Sicbay ‎– Overreaction Time

3 out of 5

Label: 54’40 or Fight!

Produced by: Dave Gardner (engineer, mastered by)

I mean, Dazzling Killmen aren’t my favorite band, but they’re not my unfavorite, and mid-90s landmarks Face of Collapse and the Recuerda compilation still pack an intense punch, and are instantly recognizable as influencing any amount of hardcore bands, even when DK doesn’t seem to be the name most often dropped in that list.  So, yes, I’m definitely interested to know what Dazzling Killmen vocalist Nic Sakes got up to later on, and Sicbay’s Overreaction Time’s first couple of tracks suggest that time has only strengthened his approach, turning up the post-rock and syncing it to appropriate levels of aggression for some uniquely rocking blasts of weirdly poppy shredding.

Ah, and there’s also just a dash of Americana strumming mixed in there, as well as some experimental production trickery, and attempts at intimacy.  Which isn’t mixed in very well.
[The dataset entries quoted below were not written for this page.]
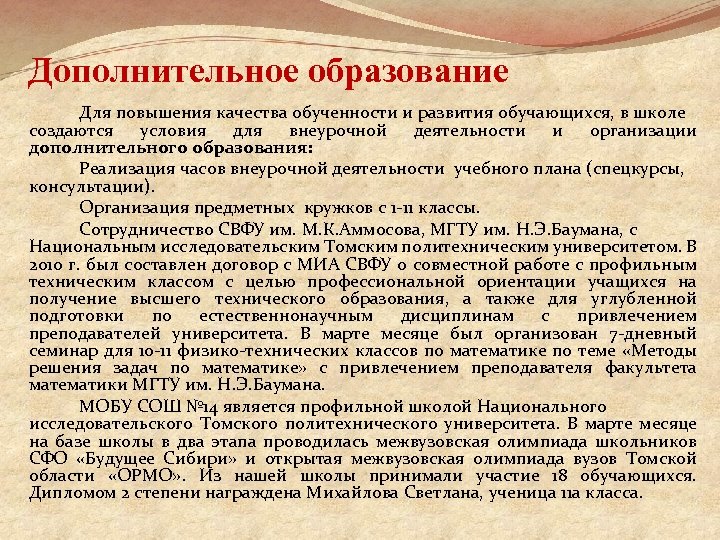 Дополнительное образование

Для повышения качества обученности и развития обучающихся, в школе создаются условия для внеурочной деятельности и организации дополнительного образования:

Реализация часов внеурочной деятельности учебного плана (спецкурсы, консультации).

Организация предметных кружков с 1-11 классы.

Сотрудничество СВФУ им. М.К.Аммосова, МГТУ им. Н.Э.Баумана, с Национальным исследовательским Томским политехническим университетом. В 2010 г. был составлен договор с МИА СВФУ о совместной работе с профильным техническим классом с целью профессиональной ориентации учащихся на получение высшего технического образования, а также для углубленной подготовки по естественнонаучным дисциплинам с привлечением преподавателей университета. В марте месяце был организован 7-дневный семинар для 10-11 физико-технических классов по математике по теме «Методы решения задач по математике» с привлечением преподавателя факультета математики МГТУ им. Н.Э.Баумана.

МОБУ СОШ №14 является профильной школой Национального исследовательского Томского политехнического университета. В марте месяце на базе школы в два этапа проводилась межвузовская олимпиада школьников СФО «Будущее Сибири» и открытая межвузовская олимпиада вузов Томской области «ОРМО». Из нашей школы принимали участие 18 обучающихся. Дипломом 2 степени награждена Михайлова Светлана, ученица 11а класса.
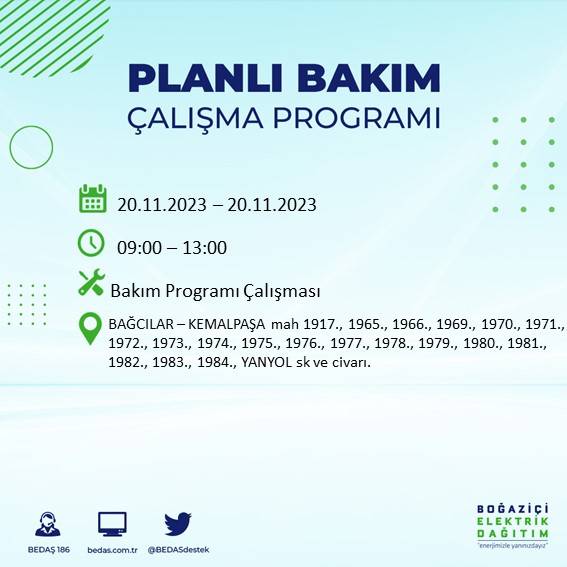 PLANLI BAKIM
ÇALIŞMA PROGRAMI

20.11.2023 – 20.11.2023

09:00 – 13:00

Bakım Programı Çalışması

BAĞCILAR – KEMALPAŞA mah 1917., 1965., 1966., 1969., 1970., 1971., 1972., 1973., 1974., 1975., 1976., 1977., 1978., 1979., 1980., 1981., 1982., 1983., 1984., YANYOL sk ve civarı.

BEDAŞ 186 bedas.com.tr @BEDASdestek

BOĞAZİÇİ
ELEKTRİK
DAĞITIM
"enerjimizle yanınızdayız"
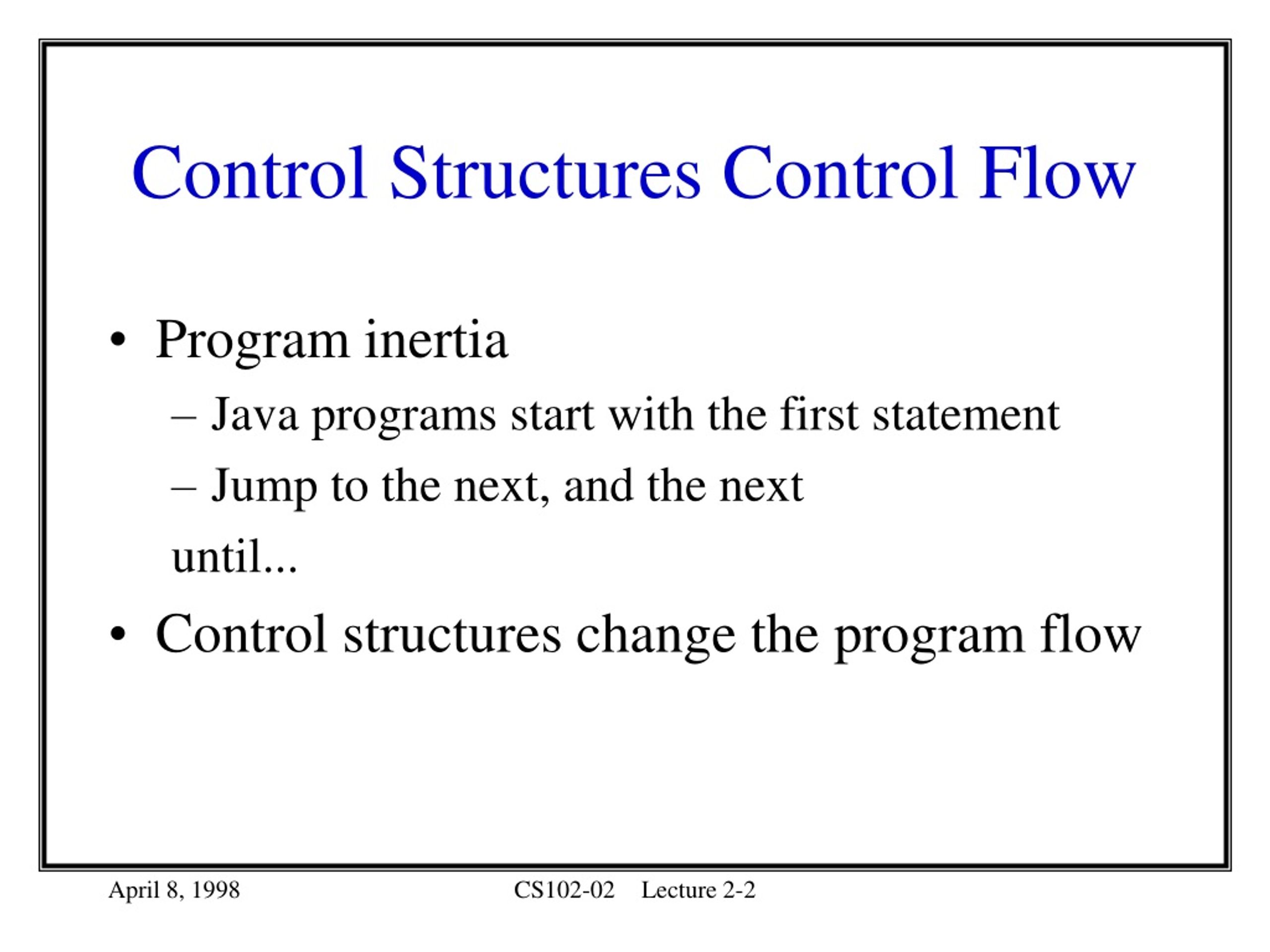 Control Structures Control Flow

• Program inertia
– Java programs start with the first statement
– Jump to the next, and the next
until...

• Control structures change the program flow

April 8, 1998 CS102-02 Lecture 2-2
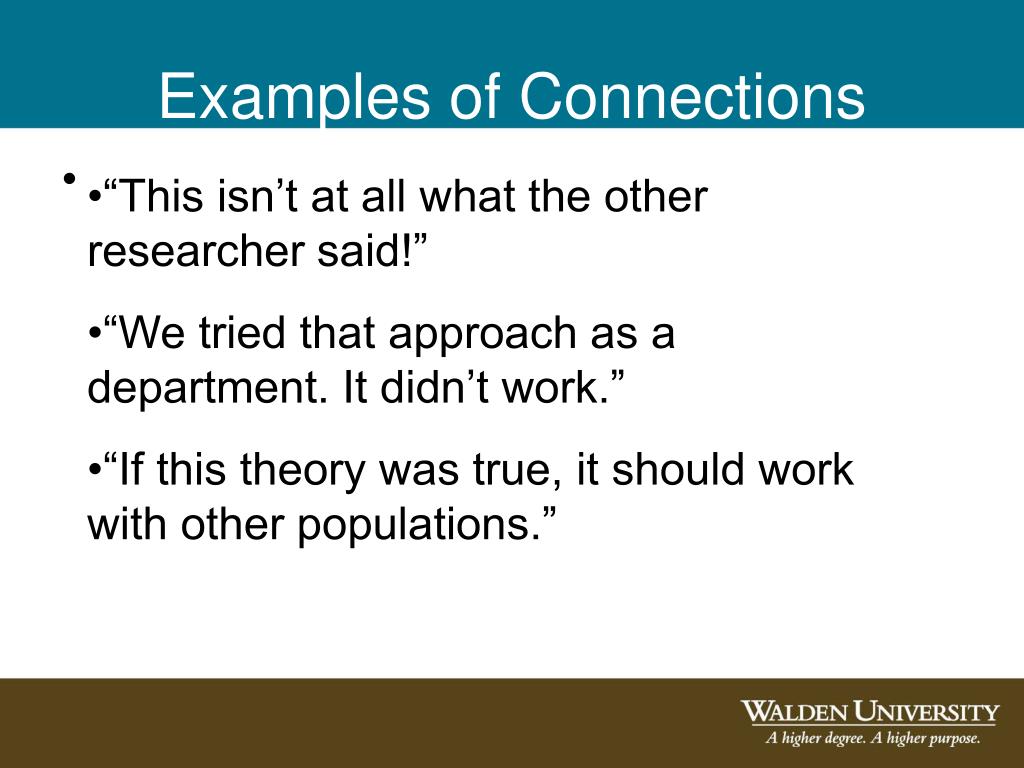 Examples of Connections

• •“This isn’t at all what the other researcher said!”

•“We tried that approach as a department. It didn’t work.”

•“If this theory was true, it should work with other populations.”

WALDEN UNIVERSITY
A higher degree. A higher purpose.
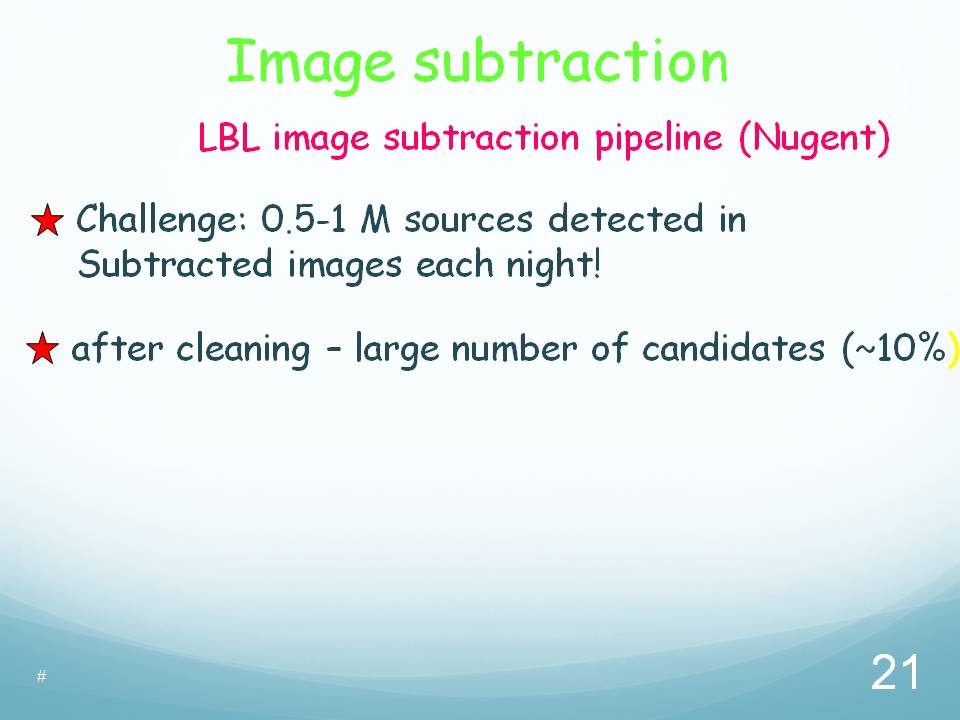 Image subtraction

LBL image subtraction pipeline (Nugent)

Challenge: 0.5-1 M sources detected in Subtracted images each night!

after cleaning – large number of candidates (~10%)

#

21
Overraction Time, as mentioned, kicks off pretty perfectly with the all-hands-on Herculaneum, continuing into the equally impressive Tocsin.  Both tracks feature Sakes bleating out one line attacks over music that maintains a toe-tapping pace and shifts between hardcore-tinged moments and riffage that’s more rooted in a Silkworm-type appreciation of roots rock, ebbing and flowing freely and excitingly.  Dave Gardner’s recording is rather flat, all up front, but it works for this; it keeps it very present.  However, Summersaults introduces the group’s occasional forays into experimentation, and while it shapes up into something by the end of its minute twenty runtime, it’s long and abrupt enough to put a halt in the momentum, which is continued on by Smoke Stains, a lower-key affair.  The recording style does not support these types of tracks on the album, which continue to cycle through in a pattern of rockers / experimentation / non-rockers; Sakes’ lyrics aren’t pointed enough to be too grabbing, and there’s generally not a notable enough tune or emotion to make the songs stand against the album’s more impactful ones.  Taken on their own, these songs aren’t bad by any means, and often come into their own toward the end of their runtime, showing how the disc’s varying styles could all feasibly play together, but when they’re followed, sequentially, by outright awesomeness like The Buckle, the inbetween tracks fade from memory.

Overraction Time is smartly bookended by some stronger tracks which are able to exist with some better blended dynamics, and its absolutely littered with enough highpoints that it merits cycling back through it with frequency.  But the non-highpoints just don’t stand a chance in comparison.